>> Begin Provided text
Gaffaweb >
Love & Anger >
1997-17 >
[ Date Index |
Thread Index ]
[Date Prev] [Date Next] [Thread Prev] [Thread Next]
From: Leigh.Perkins@sset.com
Date: Tue, 8 Jul 1997 09:03:02 -0700
Subject: Re: hey........
To: love-hounds@gryphon.com
Content-Description: cc:Mail note part
Content-Transfer-Encoding: 7bit
Content-Type: text/plain; charset=US-ASCII
Hi
Wassailing is an old english tradition like morris men, the hobby
horse and the may pole. It's history was actually buried by the
christians along with the white witches (it was the christians who
labelled witches as toothless crones with pointed hats).
Wassailing was the tradition of going out to the orchards and praying
to the apple trees to provide good fruit (presumably to make some
decent cider!!). T.C. - you are right that it was a pagan customer,
though it's more likely that it would be done in the spring or early
summer (solstice). I can't think how it got into Christmas Carols -
perhaps they wassailed for thanks at the end ot the Autumn as well -
can anyone else chip in??
Another deep traditional English line from Lionheart "I fall from my
black Spitfire to my funeral barge". Trip to the Isle of Avalon
anyone?????
Leigh
______________________________ Forward Header __________________________________
Subject: Re: hey........
>> End Provided text
>> Begin Record set
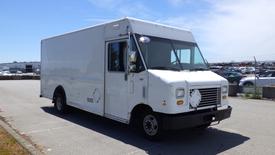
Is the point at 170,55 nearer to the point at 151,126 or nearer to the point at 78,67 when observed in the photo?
the point at 151,126

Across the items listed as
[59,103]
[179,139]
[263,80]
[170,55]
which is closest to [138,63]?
[170,55]

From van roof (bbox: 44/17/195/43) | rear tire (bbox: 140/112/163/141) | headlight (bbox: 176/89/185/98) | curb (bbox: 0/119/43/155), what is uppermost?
van roof (bbox: 44/17/195/43)

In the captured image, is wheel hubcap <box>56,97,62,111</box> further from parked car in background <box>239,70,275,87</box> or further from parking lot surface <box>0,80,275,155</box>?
parked car in background <box>239,70,275,87</box>

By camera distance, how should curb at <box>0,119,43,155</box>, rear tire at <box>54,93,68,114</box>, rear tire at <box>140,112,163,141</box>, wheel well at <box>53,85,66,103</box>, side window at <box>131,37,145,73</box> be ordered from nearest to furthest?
curb at <box>0,119,43,155</box> < rear tire at <box>140,112,163,141</box> < side window at <box>131,37,145,73</box> < rear tire at <box>54,93,68,114</box> < wheel well at <box>53,85,66,103</box>

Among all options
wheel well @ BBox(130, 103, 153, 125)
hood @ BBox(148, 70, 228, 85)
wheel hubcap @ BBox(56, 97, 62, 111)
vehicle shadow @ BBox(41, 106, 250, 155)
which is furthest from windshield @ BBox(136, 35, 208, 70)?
wheel hubcap @ BBox(56, 97, 62, 111)

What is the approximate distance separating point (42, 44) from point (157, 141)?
787cm

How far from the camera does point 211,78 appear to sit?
767 cm

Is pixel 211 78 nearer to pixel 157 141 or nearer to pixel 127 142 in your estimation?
pixel 157 141

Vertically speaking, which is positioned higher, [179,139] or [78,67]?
[78,67]

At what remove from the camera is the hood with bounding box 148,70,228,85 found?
271 inches

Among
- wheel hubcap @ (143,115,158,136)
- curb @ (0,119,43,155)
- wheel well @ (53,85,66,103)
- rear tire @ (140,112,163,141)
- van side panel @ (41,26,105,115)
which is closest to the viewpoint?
curb @ (0,119,43,155)

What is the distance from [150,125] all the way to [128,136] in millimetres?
883

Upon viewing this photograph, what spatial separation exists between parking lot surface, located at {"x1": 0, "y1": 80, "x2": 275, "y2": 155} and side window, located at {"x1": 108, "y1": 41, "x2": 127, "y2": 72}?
5.64ft

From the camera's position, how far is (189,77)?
717 centimetres
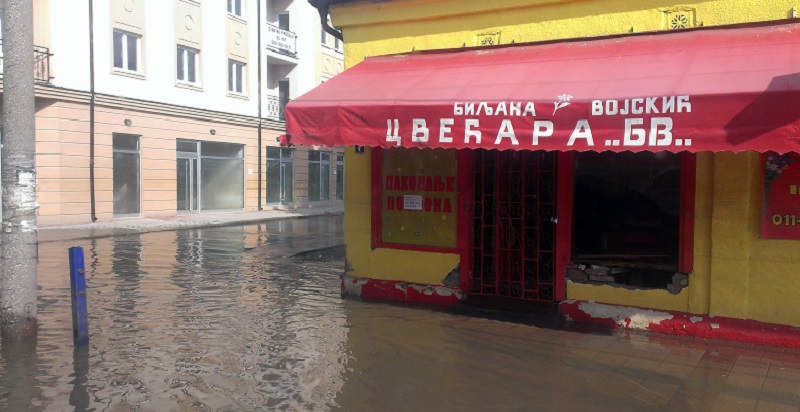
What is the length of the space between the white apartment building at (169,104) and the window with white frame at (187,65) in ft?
0.13

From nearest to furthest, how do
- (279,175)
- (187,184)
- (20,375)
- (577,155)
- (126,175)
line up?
(20,375), (577,155), (126,175), (187,184), (279,175)

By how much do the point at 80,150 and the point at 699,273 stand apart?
18.3 meters

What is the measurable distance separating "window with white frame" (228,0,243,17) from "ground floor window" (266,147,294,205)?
5751 mm

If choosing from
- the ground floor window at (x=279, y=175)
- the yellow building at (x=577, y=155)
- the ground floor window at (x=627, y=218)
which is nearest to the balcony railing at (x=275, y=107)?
the ground floor window at (x=279, y=175)

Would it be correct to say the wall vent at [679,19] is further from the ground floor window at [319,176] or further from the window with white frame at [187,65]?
the ground floor window at [319,176]

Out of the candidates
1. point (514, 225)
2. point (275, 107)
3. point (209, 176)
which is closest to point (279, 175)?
point (275, 107)

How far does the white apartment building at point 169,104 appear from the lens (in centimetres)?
1877

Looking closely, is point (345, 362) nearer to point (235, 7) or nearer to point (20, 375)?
point (20, 375)

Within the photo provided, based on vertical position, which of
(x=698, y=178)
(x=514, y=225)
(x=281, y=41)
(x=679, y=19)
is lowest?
(x=514, y=225)

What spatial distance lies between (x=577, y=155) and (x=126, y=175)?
59.3 ft

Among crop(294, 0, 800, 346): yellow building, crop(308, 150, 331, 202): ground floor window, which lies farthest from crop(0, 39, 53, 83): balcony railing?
crop(308, 150, 331, 202): ground floor window

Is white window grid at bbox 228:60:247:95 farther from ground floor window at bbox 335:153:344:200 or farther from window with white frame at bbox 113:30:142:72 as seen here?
ground floor window at bbox 335:153:344:200

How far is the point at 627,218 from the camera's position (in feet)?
22.8

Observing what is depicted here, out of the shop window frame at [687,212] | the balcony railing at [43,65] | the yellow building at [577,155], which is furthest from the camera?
the balcony railing at [43,65]
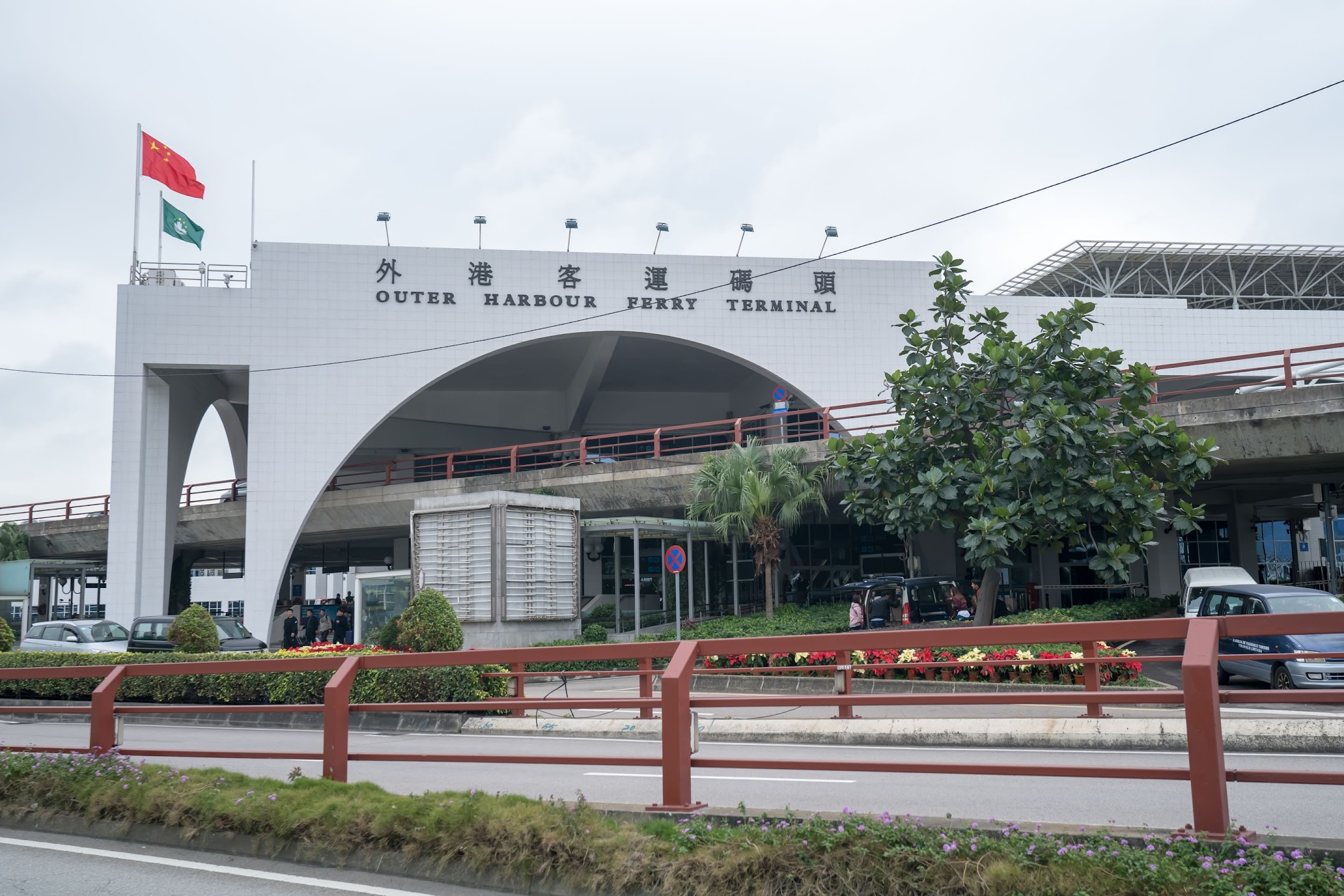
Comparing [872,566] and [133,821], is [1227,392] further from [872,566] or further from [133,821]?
>> End Record set
**Set tasks**
1. Please rewrite the paragraph of the message beginning "Wassailing is an old english tradition" as a short bulleted list, keeping its main facts.
2. Print the part of the message starting at "Wassailing was the" and ending at "else chip in??".
These rows were taken from a different source than the message.

**Responses by task**
1.
- Wassailing is an old English tradition, like morris men, the hobby horse and the may pole.
- Christians buried its history, along with the white witches.
- Christians labelled witches as toothless crones with pointed hats.

2.
Wassailing was the tradition of going out to the orchards and praying
to the apple trees to provide good fruit (presumably to make some
decent cider!!). T.C. - you are right that it was a pagan customer,
though it's more likely that it would be done in the spring or early
summer (solstice). I can't think how it got into Christmas Carols -
perhaps they wassailed for thanks at the end ot the Autumn as well -
can anyone else chip in??